» **ЗАДАНИЕ 1**: Какие сборники стихотворений Юзефа Чеховича названы в тексте о нем ниже? Перечислите все.

Читаем Мой Милош полностью

Юзеф Чехович родился в Люблине в бедной семье. В учительской семинарии он изучал педагогику, а затем работал учителем в малых городах и в деревне. Широкое знание литературы он приобрел самообразованием. Дебютировал сборником стихотворений «Камень» (1927), уже свободным от влияний «Скамандра». Хотя Чехович, если говорить о метре и ритме, был неортодоксален, вся его поэзия фактически обращалась к традициям «мещанского лиризма» XVII века и народных песен. Те черты, которыми характеризуются обе эти традиции в поэзии: как бы детскую нежность, приглушенную мелодию, нежелание употреблять какое бы то ни было ритмическое стаккато (чуждое самой природе польского языка), – Чехович воскресил в своей поэзии с большим успехом и подобно Титу Чижевскому доказал, что фольклор может оказывать на поэтов-авангардистов животворное влияние. Первым переводя некоторых тогда малоизвестных иностранных поэтов-авангардистов (Мандельштама, Джойса, Т.С. Элиота), он знал, как черпать из старых мадригалов и народных песен их эмоциональный тон, не подражая ни их рифмам, которые он употреблял изредка, ни их делению на строфы. В его стихах присутствует идиллическая Польша, милая, деревенская, даже если их действие происходит в декорациях города. Голос самого поэта, шепчущий, едва слышный, не похож ни на что из того, что можно услышать в западной поэзии, а поскольку он использовал скрытые созвучия, присущие одному только этому языку, то Чехович непереводим. Его стихи можно сравнить с камерной музыкой, которую делает волнующей контрапункт мрачных философских и метафизических проблем. Его сборники поэзии, в которых чувственные грёзы и поэтические мифы выражают его тревоги: «день как каждый день» (1930), «баллада с той стороны» (1932), «в молнии» (1934), «ничего больше» (1936), «человеческая нота» (1939; Чехович не использовал ни заглавных букв, ни знаков препинания), – можно включить в «катастрофическое» течение. Предчувствие всеобщей гибели и нависшей над ним собственной смерти отбрасывает на его идиллические пейзажи особый свет. Он был убит бомбой в своем родном Люблине в возрасте едва лишь 36 лет.

Предисловие (к книге: Юзеф Чехович. Стихотворения. [Варшава]: ПИВ, 1997)

Я был свидетелем начала славы Юзефа Чеховича, длительного ее отлива после войны и возвращения поэта на принадлежащее ему место в каноне польской литературы. Для меня он до сих пор существует как человек, с которым мы были связаны дружбой и некоторое время вместе работали и сидели в одной и той же комнате отдела планирования программ Польского радио на площади Домбровского в Варшаве.

Когда говорят о межвоенной поэзии, ее принято делить на скамандритов и авангардистов, что несколько вводит в заблуждение. Ни в одну из этих групп (даже если применить довольно сомнительное понятие «второго авангарда») не уместятся такие замечательные поэты, как Адам Важик, Владислав Себыла, Анна Свирщинская и Константы Ильдефонс Галчинский. Их породила та польская магма, в которой постоянно что-то пускало ростки и главной чертой которой была нищета. Точно так же вне классификаций остается и Юзеф Чехович.

» **МАТЕРИАЛ УПРАЖНЕНИЯ**:
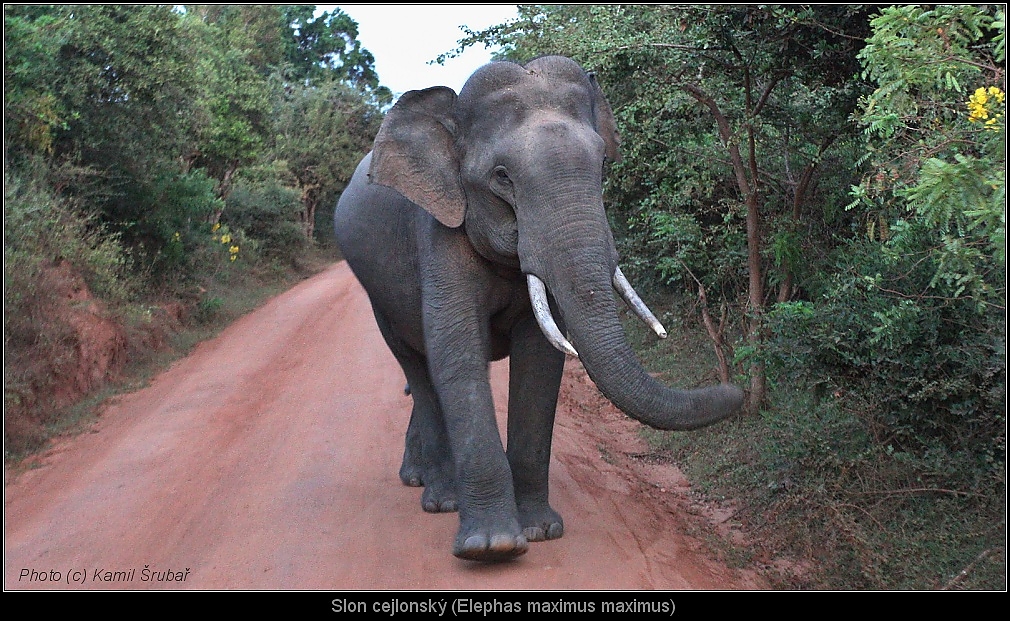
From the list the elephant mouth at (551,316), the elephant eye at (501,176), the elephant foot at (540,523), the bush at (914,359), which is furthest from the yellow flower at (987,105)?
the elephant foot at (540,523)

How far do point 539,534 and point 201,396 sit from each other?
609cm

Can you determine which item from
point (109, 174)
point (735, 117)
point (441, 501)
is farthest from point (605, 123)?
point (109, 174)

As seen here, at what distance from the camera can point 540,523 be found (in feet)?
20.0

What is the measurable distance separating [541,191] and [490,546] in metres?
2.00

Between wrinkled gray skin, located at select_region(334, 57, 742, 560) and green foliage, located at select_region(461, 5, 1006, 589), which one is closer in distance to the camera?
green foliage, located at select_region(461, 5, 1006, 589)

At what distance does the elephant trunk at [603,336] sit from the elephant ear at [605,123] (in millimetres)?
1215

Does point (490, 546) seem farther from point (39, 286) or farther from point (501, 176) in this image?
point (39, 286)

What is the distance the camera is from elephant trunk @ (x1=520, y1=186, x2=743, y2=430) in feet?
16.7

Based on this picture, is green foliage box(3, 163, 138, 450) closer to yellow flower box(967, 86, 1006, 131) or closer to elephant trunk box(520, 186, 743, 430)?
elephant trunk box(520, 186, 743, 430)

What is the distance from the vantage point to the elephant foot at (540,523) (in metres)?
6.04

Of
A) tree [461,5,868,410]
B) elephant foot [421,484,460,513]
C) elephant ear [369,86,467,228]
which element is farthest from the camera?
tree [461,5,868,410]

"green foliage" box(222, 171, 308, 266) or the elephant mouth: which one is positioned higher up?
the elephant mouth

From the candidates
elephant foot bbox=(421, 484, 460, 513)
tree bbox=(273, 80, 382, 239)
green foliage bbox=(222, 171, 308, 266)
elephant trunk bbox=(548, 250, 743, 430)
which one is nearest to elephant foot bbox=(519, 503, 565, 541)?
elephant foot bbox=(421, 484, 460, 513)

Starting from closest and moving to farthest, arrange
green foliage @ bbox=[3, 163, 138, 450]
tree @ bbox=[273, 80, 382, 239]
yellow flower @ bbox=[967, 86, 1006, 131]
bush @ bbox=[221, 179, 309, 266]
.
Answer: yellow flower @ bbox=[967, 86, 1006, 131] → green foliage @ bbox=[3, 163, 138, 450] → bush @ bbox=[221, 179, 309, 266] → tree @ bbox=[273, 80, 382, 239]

* * *

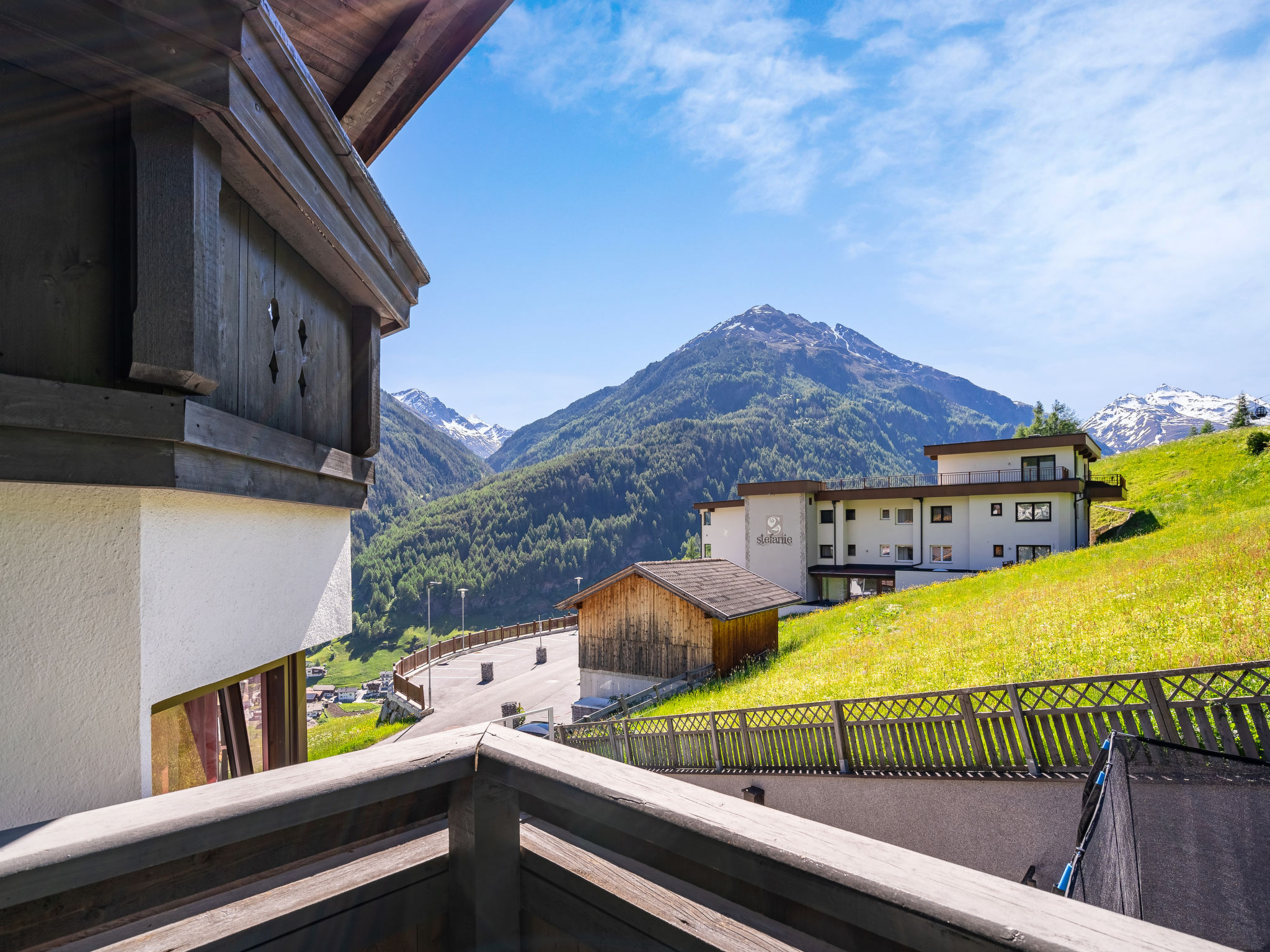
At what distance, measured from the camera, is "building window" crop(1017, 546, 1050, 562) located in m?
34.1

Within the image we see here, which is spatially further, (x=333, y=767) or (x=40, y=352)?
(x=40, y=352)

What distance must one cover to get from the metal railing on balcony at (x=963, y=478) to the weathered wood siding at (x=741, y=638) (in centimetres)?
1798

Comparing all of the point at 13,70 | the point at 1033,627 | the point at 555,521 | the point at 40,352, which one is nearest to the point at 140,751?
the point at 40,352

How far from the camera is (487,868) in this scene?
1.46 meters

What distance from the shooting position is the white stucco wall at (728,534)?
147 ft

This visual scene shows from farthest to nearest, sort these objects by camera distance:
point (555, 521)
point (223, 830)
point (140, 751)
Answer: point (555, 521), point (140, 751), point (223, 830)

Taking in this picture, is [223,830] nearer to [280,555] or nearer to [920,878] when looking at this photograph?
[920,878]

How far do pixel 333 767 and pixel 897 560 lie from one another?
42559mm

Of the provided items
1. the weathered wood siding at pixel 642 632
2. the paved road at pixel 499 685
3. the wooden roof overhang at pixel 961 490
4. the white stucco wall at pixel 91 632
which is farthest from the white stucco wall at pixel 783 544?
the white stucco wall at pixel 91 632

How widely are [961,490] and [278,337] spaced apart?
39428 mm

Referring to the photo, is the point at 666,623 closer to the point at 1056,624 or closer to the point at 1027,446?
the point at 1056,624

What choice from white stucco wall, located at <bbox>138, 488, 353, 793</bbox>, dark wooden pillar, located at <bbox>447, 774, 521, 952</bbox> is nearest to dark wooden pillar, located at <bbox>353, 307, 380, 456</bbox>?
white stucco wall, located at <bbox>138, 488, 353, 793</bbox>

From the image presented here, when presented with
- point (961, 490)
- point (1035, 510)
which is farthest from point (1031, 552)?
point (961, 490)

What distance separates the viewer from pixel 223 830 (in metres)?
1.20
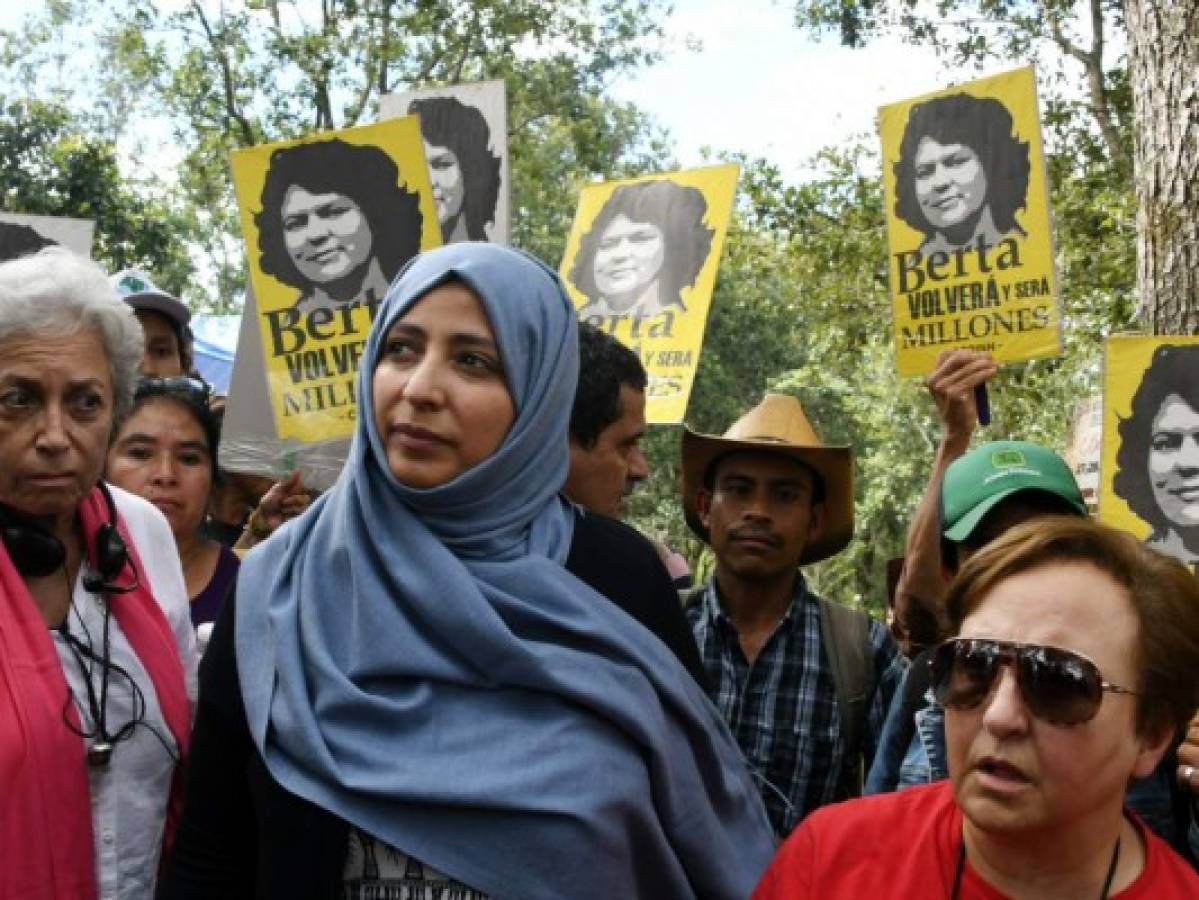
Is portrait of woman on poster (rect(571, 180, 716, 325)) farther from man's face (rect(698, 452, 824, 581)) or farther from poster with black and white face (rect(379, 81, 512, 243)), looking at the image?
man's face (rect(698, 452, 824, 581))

* * *

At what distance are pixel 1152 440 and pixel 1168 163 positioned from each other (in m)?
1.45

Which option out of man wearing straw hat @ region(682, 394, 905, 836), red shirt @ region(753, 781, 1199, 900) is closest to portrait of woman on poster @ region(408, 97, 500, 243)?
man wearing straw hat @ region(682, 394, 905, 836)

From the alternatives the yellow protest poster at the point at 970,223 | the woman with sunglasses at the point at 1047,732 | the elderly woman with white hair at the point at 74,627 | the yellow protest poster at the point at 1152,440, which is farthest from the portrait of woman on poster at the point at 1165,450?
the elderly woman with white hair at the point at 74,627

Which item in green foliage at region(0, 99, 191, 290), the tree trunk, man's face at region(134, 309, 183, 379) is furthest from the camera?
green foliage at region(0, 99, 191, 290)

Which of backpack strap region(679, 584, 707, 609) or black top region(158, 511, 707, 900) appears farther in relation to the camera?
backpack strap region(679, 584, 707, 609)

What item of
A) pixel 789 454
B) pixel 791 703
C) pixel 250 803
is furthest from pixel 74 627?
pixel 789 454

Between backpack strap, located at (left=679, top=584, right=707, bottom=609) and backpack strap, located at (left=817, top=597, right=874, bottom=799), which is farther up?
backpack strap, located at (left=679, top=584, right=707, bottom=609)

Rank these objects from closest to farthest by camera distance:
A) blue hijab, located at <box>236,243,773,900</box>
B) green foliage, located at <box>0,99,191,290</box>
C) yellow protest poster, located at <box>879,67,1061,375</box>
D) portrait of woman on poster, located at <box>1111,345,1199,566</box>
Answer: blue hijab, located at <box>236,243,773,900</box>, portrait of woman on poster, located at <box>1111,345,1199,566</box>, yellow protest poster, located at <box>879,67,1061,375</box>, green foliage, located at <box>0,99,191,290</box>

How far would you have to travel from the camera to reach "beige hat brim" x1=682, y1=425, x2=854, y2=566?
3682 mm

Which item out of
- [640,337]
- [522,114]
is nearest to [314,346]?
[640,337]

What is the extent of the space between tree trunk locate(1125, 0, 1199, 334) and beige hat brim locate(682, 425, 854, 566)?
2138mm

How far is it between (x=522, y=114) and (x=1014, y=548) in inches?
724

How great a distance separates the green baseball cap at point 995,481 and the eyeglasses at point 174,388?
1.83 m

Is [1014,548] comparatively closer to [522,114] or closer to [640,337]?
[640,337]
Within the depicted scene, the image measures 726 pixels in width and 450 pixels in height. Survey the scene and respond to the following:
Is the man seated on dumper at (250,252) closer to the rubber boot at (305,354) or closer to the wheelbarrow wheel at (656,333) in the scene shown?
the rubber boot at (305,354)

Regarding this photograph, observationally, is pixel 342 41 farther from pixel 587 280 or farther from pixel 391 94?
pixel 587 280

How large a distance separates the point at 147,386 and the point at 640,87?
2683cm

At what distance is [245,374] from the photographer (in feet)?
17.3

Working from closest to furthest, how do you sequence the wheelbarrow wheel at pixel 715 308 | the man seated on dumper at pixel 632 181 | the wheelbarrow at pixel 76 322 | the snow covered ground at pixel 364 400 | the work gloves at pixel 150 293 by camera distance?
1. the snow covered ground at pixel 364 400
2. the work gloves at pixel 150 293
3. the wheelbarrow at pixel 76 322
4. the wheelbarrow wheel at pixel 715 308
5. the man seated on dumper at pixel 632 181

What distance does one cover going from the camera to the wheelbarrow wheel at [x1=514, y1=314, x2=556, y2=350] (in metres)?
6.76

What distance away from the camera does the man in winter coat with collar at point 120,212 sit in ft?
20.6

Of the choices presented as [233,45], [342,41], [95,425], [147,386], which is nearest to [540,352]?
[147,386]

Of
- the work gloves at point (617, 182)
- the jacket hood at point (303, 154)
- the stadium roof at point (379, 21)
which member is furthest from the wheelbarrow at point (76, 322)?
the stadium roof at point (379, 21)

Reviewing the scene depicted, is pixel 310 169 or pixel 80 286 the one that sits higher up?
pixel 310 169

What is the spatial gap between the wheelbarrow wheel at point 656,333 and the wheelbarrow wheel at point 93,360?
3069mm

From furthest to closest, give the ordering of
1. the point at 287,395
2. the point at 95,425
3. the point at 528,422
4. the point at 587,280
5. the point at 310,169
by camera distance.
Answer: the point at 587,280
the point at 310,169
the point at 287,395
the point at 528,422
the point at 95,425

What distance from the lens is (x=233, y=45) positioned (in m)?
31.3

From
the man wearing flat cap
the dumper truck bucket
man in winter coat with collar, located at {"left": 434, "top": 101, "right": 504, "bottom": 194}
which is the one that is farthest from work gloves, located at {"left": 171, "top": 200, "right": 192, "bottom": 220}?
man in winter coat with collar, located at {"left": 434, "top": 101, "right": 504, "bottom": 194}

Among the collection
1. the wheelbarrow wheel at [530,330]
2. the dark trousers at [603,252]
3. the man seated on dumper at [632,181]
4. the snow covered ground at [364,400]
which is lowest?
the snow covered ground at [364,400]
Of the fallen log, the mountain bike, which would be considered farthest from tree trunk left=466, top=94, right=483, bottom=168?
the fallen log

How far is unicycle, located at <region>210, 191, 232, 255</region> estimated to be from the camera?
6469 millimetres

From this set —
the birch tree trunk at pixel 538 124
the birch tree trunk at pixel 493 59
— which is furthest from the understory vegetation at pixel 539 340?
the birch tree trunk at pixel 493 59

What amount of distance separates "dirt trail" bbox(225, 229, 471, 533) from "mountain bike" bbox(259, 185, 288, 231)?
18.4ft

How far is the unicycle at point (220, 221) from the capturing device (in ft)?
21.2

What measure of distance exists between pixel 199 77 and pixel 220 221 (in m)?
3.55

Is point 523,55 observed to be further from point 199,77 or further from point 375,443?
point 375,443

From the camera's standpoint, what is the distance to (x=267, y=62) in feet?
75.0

» **ЗАДАНИЕ 2**: Сколько строк в записях содержат слово «siding» с учетом регистра? Дайте только число.

» **РЕШЕНИЕ 1**: «Камень» (1927), «день как каждый день» (1930), «баллада с той стороны» (1932), «в молнии» (1934), «ничего больше» (1936), «человеческая нота» (1939).

» **РЕШЕНИЕ 2**: 2